WORK INSTRUCTIONS: Reproduce the data from the line containing "Assessed visually, is" down to the line containing "17425 millimetres", renaming "stone masonry" to "stone wall" and leaving everything else unchanged.

[Start of RECORD EXCERPTS]

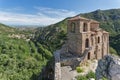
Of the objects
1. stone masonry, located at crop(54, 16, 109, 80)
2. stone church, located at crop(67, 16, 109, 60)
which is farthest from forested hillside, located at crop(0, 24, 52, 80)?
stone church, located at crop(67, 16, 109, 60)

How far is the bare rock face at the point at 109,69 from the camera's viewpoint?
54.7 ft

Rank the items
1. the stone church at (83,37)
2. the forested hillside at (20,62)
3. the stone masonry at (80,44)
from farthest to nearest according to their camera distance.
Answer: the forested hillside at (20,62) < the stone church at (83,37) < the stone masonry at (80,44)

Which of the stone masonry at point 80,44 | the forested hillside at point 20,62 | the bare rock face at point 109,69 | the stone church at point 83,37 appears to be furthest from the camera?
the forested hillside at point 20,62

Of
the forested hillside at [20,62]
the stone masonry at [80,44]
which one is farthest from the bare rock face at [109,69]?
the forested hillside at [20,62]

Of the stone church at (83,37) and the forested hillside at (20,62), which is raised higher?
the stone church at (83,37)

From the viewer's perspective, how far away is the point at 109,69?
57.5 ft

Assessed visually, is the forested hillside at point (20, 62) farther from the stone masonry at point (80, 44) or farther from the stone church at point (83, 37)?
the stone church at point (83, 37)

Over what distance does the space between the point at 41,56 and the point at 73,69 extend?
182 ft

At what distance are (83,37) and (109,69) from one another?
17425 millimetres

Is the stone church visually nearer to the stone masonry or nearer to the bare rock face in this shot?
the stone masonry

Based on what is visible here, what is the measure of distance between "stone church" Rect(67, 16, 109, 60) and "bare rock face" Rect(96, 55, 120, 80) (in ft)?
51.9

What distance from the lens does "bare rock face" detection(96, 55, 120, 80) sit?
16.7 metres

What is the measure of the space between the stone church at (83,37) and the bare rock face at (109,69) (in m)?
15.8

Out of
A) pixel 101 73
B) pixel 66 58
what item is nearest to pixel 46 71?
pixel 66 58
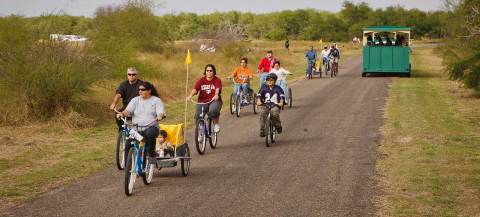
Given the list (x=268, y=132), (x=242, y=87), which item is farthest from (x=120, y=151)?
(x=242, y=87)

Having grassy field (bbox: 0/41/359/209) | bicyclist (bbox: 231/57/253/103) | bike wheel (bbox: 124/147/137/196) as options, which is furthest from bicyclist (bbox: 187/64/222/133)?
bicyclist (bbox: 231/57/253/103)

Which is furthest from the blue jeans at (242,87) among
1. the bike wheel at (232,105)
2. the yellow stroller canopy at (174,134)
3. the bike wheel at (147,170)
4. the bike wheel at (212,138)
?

[End of RECORD EXCERPTS]
[Start of RECORD EXCERPTS]

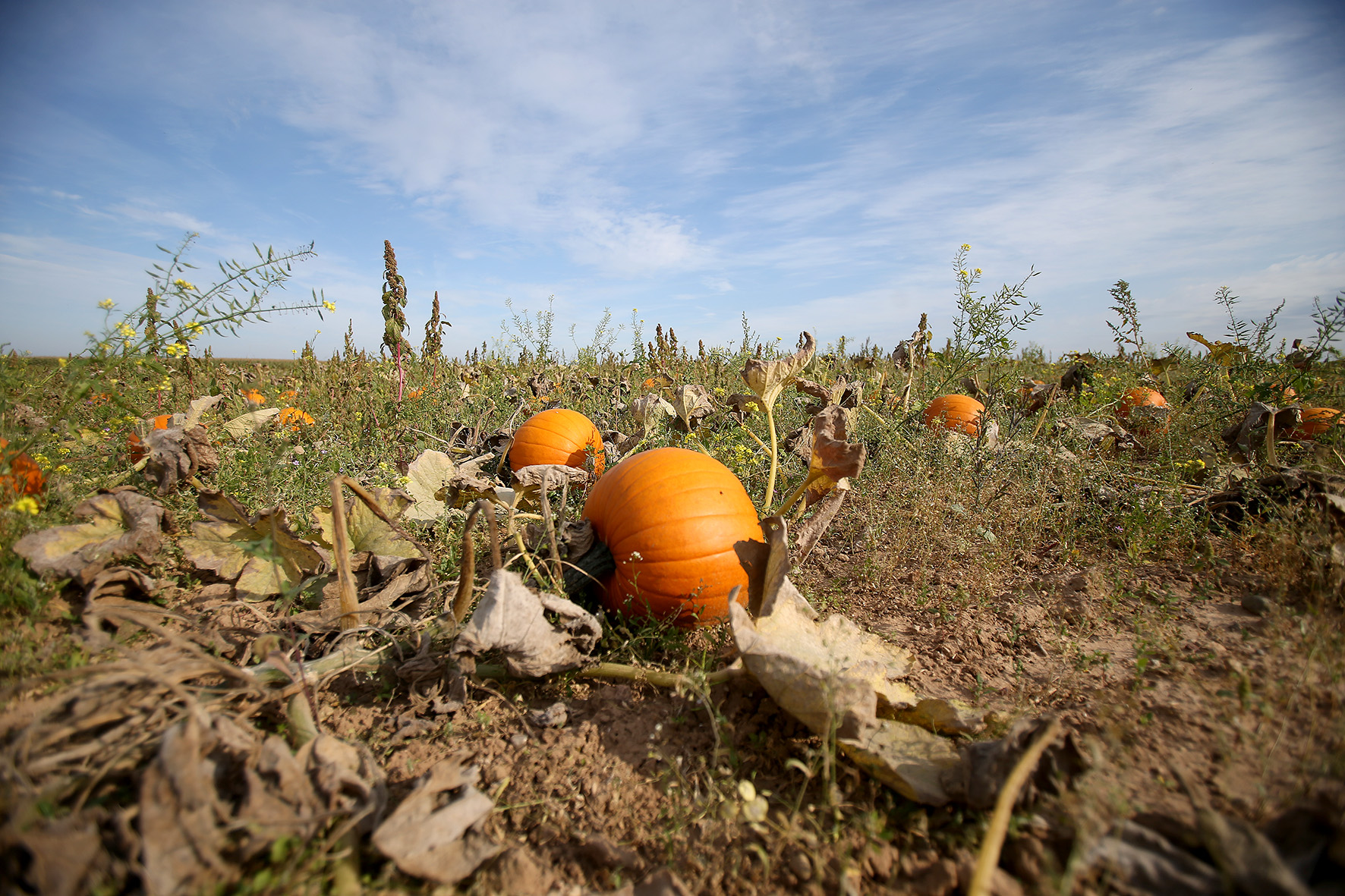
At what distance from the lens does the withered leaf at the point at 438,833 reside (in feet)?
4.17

[End of RECORD EXCERPTS]

EXERCISE SOLUTION:
Assessed visually, is the forested hillside at point (20, 62) farther from the stone wall at point (80, 44) or farther from the stone church at point (83, 37)?
the stone church at point (83, 37)

Over what distance does the space between the point at 41,56 and the point at 73,69 extend?
182 ft

At what distance are (83,37) and (109,69) from one another?
17425 millimetres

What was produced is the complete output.